Growth of the IPV4 BGP Network between 2017 and 2022
Table 1: Growth of the IPV4 BGP Network between 2017 and 2021 from APNIC

IPV6 #

Growth of the IPV6 BGP Network between 2017 and 2022
Table 2: Growth of the IPV6 BGP Network between 2017 and 2021 from APNIC

Matching route requests from within a table size of almost 1M records for IPV4 is must take incredible performance optimization. Route Aggregation is what does it for BGP. More information how route aggregation works can be found on CISCO’s documentation.

Mitigating DDoS Attacks With a BGP Blackhole #

A DDoS attack attempts to flood a route with a massive number of requests - so that it becomes impossible for the provider of services on that routes to serve genuine requests. Thankfully, a BGP blackhole can be used once something common to those malicious requests is be identified. Then these requests are filtered with something known as RTBH (Remote Triggered Black Hole) filtering.

Fast Netmon, a network security company specializing in protection against such attacks gives a concise description of how this phenomenon works:

The high-level concept of using BGP Blackhole to detect and mitigate DDoS attacks is relatively straightforward. When a DDoS attack is detected on a router, traffic is redirected to null0 interface – the black hole in this case. Routing traffic to this null-route effectively drops it from the network, never to be seen again, much like the natural phenomenon it’s named after. BGP routing usually takes place on the /32 /128 level (hosts IPv4, Ipv6).RTBH filtering is a specific approach that uses BGP routing protocol updates to manipulate route tables at the network edge to specifically drop illegitimate traffic before it enters the service provider network. You can use iBGP or announce BlackHole routes via a specific BGP community to redistribute or blackhole this traffic on the upstream ISP side.

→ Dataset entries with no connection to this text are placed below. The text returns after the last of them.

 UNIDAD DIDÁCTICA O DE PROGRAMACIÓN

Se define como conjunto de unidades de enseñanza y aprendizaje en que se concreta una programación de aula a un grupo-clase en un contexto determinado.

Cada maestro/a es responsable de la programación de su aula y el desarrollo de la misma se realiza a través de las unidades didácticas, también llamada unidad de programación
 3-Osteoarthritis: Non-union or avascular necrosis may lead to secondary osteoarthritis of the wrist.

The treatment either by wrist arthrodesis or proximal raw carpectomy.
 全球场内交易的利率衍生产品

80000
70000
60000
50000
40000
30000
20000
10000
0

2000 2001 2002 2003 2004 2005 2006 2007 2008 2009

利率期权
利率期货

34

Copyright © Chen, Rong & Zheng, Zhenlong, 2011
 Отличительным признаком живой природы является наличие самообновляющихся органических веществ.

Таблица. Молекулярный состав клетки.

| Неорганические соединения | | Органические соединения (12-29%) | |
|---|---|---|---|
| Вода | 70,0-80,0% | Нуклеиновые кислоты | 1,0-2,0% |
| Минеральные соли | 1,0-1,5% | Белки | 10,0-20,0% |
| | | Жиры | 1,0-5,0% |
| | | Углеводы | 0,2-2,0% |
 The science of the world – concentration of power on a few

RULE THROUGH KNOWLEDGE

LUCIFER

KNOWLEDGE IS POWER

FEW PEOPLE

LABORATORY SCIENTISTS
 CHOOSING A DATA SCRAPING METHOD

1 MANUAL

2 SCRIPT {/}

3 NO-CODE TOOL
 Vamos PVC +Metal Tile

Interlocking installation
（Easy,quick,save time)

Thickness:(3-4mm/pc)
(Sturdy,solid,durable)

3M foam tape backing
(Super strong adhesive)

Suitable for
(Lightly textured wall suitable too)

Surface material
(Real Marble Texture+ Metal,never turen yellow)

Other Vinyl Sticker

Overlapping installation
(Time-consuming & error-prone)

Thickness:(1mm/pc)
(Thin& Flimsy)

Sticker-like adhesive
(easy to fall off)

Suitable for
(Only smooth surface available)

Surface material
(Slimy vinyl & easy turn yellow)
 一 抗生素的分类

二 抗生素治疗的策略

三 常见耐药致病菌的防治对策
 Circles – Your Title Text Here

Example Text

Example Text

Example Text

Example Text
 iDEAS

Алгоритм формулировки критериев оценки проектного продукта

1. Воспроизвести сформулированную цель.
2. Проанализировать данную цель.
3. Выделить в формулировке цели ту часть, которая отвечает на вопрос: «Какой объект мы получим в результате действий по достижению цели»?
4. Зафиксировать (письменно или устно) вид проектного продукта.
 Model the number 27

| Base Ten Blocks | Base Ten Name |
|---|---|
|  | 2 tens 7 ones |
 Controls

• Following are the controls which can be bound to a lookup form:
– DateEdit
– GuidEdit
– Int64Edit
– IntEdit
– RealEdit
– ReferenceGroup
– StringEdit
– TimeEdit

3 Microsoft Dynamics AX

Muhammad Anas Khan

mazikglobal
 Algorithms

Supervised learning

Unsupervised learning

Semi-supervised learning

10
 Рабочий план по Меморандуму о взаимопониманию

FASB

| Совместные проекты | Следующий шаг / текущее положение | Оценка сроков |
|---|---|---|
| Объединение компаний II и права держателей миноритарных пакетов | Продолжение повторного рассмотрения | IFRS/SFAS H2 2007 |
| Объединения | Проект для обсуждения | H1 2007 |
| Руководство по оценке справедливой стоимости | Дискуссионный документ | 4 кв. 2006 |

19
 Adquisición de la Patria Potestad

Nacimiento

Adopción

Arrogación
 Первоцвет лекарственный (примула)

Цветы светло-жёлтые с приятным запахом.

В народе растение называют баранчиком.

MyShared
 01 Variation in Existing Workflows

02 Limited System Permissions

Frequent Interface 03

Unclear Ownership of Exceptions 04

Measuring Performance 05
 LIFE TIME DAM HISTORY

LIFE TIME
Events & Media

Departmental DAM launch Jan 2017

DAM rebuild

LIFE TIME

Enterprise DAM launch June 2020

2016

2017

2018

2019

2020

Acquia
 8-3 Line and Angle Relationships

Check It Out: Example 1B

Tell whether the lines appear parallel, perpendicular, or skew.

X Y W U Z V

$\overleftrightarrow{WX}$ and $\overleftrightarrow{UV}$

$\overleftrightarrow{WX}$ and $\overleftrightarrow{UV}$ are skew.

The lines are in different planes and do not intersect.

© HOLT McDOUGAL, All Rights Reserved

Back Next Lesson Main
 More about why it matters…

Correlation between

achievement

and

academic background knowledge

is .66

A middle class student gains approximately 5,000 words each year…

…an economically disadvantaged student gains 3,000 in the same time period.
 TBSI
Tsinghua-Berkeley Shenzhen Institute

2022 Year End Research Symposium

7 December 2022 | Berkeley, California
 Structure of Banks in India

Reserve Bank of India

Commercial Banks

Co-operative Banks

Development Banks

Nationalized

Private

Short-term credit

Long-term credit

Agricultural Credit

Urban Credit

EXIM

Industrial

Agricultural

How DDoS attacks are Nullified
How DDoS Attacks are Nullified from SENKI

Conclusion #

For close to two decades now, BGP is the glue that connects the internet together. Most people, not working closely in Network Engineering would rarely have a chance to know about it - unless something goes horribly wrong and BGP makes it to the mainstream news. In light of that, it made sense to write a post shining some light on the silent hero of the internet before the next big incident occurs.

Disclaimer: I am not a network engineering expert and this article should be considered a base level technical introduction into the Border Gateway Protocol. Please use the links within the article as doorways to portals of information for more in-depth knowledge on the topic.